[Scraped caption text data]
=====

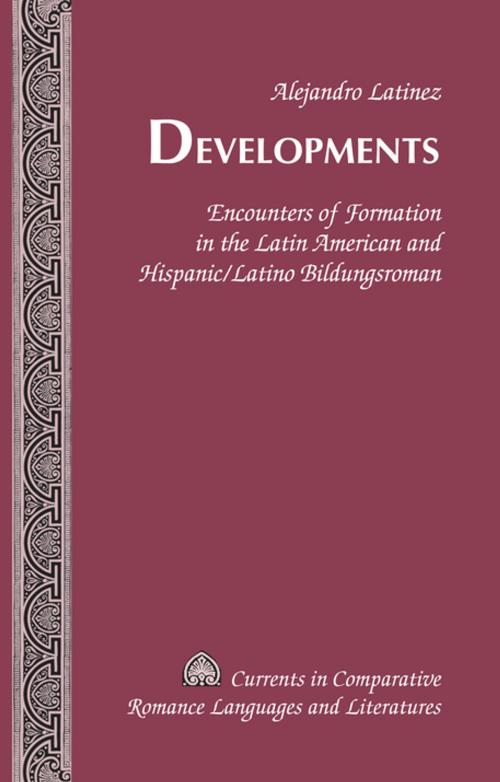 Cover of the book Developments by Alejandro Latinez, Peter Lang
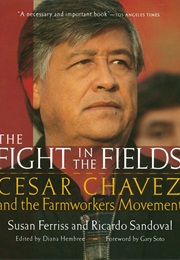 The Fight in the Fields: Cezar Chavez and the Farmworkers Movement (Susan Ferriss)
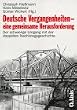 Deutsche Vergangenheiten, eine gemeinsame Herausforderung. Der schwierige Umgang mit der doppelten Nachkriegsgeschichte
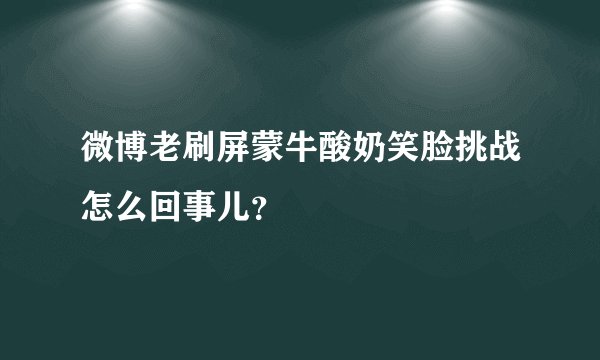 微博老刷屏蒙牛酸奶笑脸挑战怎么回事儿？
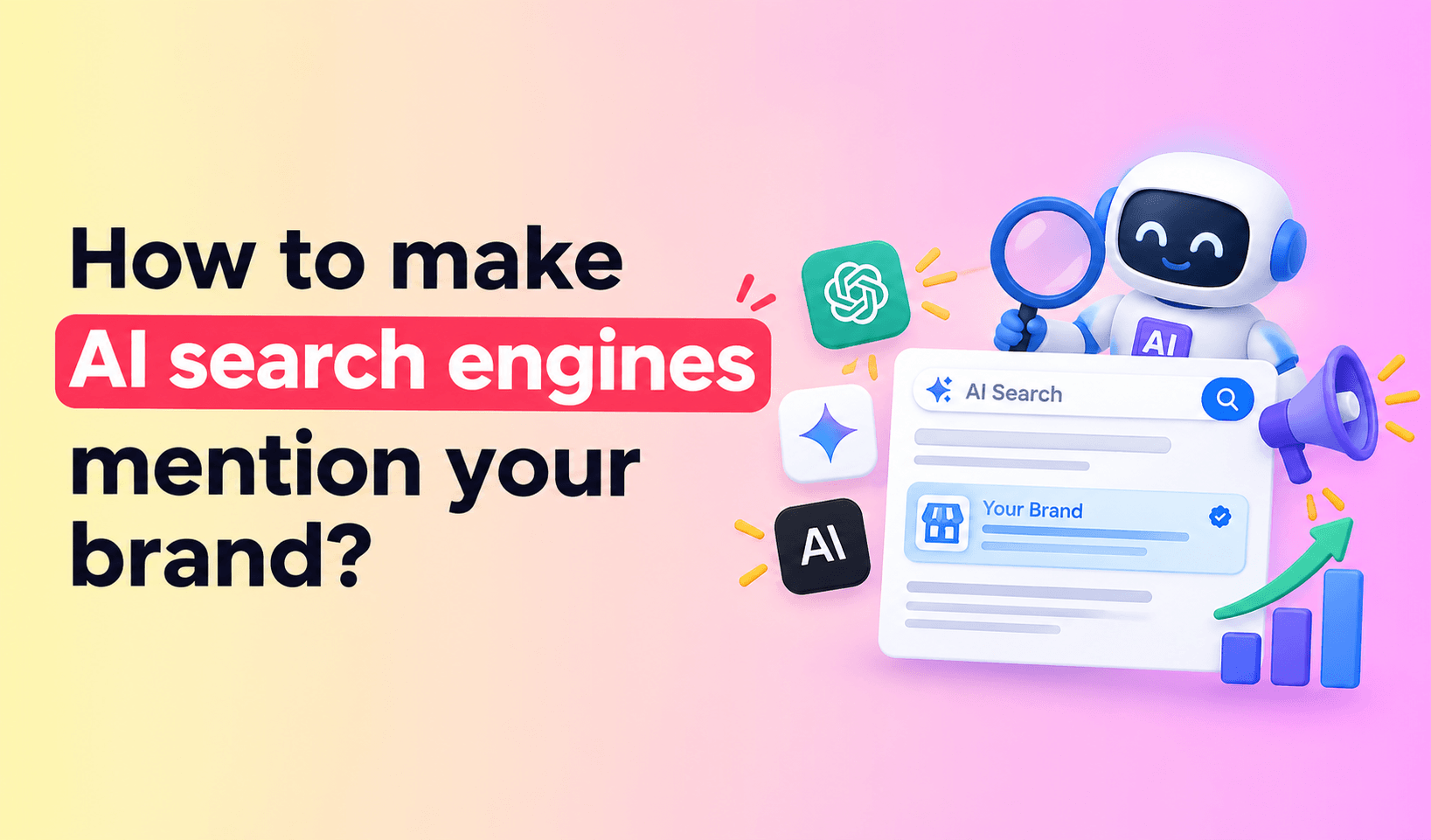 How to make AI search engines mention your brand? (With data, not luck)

=====

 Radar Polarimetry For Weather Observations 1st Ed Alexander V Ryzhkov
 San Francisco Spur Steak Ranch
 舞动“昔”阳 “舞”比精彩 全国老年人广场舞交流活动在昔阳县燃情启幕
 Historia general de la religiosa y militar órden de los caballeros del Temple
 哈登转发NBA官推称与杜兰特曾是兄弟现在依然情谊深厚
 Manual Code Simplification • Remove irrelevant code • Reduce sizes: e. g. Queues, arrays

=====

▸ Task
Would you retype the lines above from the one with "哈登转发NBA官推称与杜兰特曾是兄弟现在依然情谊深厚" down to the one with "Manual Code Simplification", word for word, both ends included and no other lines?

▸ Answer for this exercise
 哈登转发NBA官推称与杜兰特曾是兄弟现在依然情谊深厚
 Manual Code Simplification • Remove irrelevant code • Reduce sizes: e. g. Queues, arrays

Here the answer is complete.